Because of that, Sward said patrons can expect a warm welcome and to be allowed to roam the store unbothered and find shirts from the likes of Peter Millar, johnnie-O and Mizzen+Main, or jeans from AG and Paige, or a pair of Martin Dingman shoes, among other items. 

“We’re warm and inviting,” he said. “We don’t want you to feel like someone is following you around the store trying to sell you something.” 

Sward had the idea for a store soon after he and his wife moved back from Little Rock in 2013. Within a few months, he’d contacted people to get his idea rolling. Later the same year, he made his first trip to a market in Dallas to buy clothes. In March 2014, Bell & Sward opened its doors. 

Sward’s mother-in-law, Zanette Bell, was a partner with him as he started the business and continued in that role until earlier this year. 

“We learned from each other on the fly,” said Sward, who mentioned neither of them had a background in retail. “She’s the most important part of our success. Without her, I wouldn’t have made it. We’ve been able to bounce ideas off each other, argue with one another and then figure out a solution.” 

Another important figure in the early days was Lori Quinn, who had previous experience with running a men’s clothing store in downtown.  

“I don’t know if we would have followed through with the idea, without Lori,” Sward said. “She was more than willing to sit down with us and really helped get us started.” 

Sward said he never expected his store to grow to what it has become today.  

“You obviously set lofty goals and dream that it could be this good, but you’re aware there’s a decent chance you won’t get there and there’s nothing you can do about it,” he said. “The success we’ve had has been overwhelming.” 
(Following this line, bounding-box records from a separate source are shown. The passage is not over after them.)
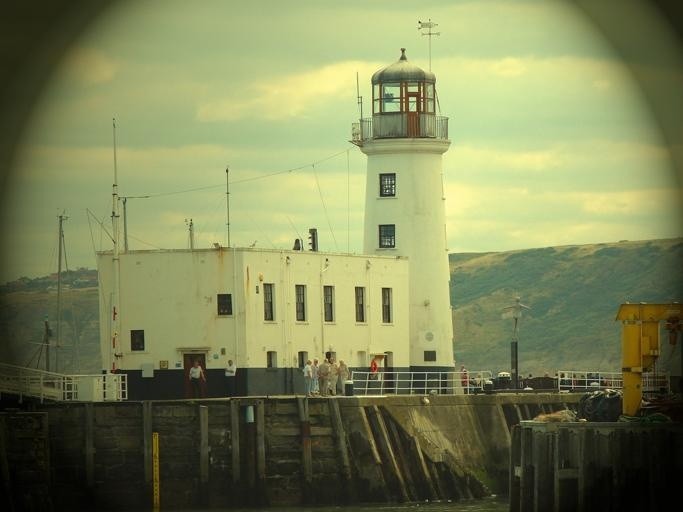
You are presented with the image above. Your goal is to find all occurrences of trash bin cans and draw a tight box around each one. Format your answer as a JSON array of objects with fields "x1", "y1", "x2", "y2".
[
  {"x1": 485, "y1": 380, "x2": 493, "y2": 394},
  {"x1": 497, "y1": 371, "x2": 510, "y2": 389},
  {"x1": 344, "y1": 380, "x2": 353, "y2": 396}
]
Sward said he’s most proud of the connections he’s been able to make with customers and vendors. 

“When I moved to Conway in 2013, I didn’t know anyone other than a couple family members and a few friends,” he said. “Some of my best friends I’ve met through the store, whether that be a customer or a vendor.” 

He also takes pride in the fact he’s been able to produce University of Central Arkansas shirts through two of his in-store brands — Peter Millar and johnnie-O.  

“Those brands have typically only done Power 5 schools, so to get UCA logos embroidered was cool,” he said. “It just gives an elevated feel for UCA fans and students who want something different than your typical sports polo shirt.” 

The fact Peter Millar and johnnie-O, among others, choose to sell their lines in his store is another point of pride for Sward. 

“Peter Millar had not opened an account in five years when they opened with us, and we’re one of a select few in the state outside of a country club,” he said. “It shows they believe in what we’re doing and want to have their product in our store.” 

Sward still hears regularly from his customers that his store has allowed them to stay in Conway and shop for clothes they love, which Sward always appreciates. 

“Conway has a good strong set of boutiques that serve our community and we’re lucky to be part of that,” he said. “I think it really sets us apart, and not only that, it helps bring people from surrounding areas to our community.”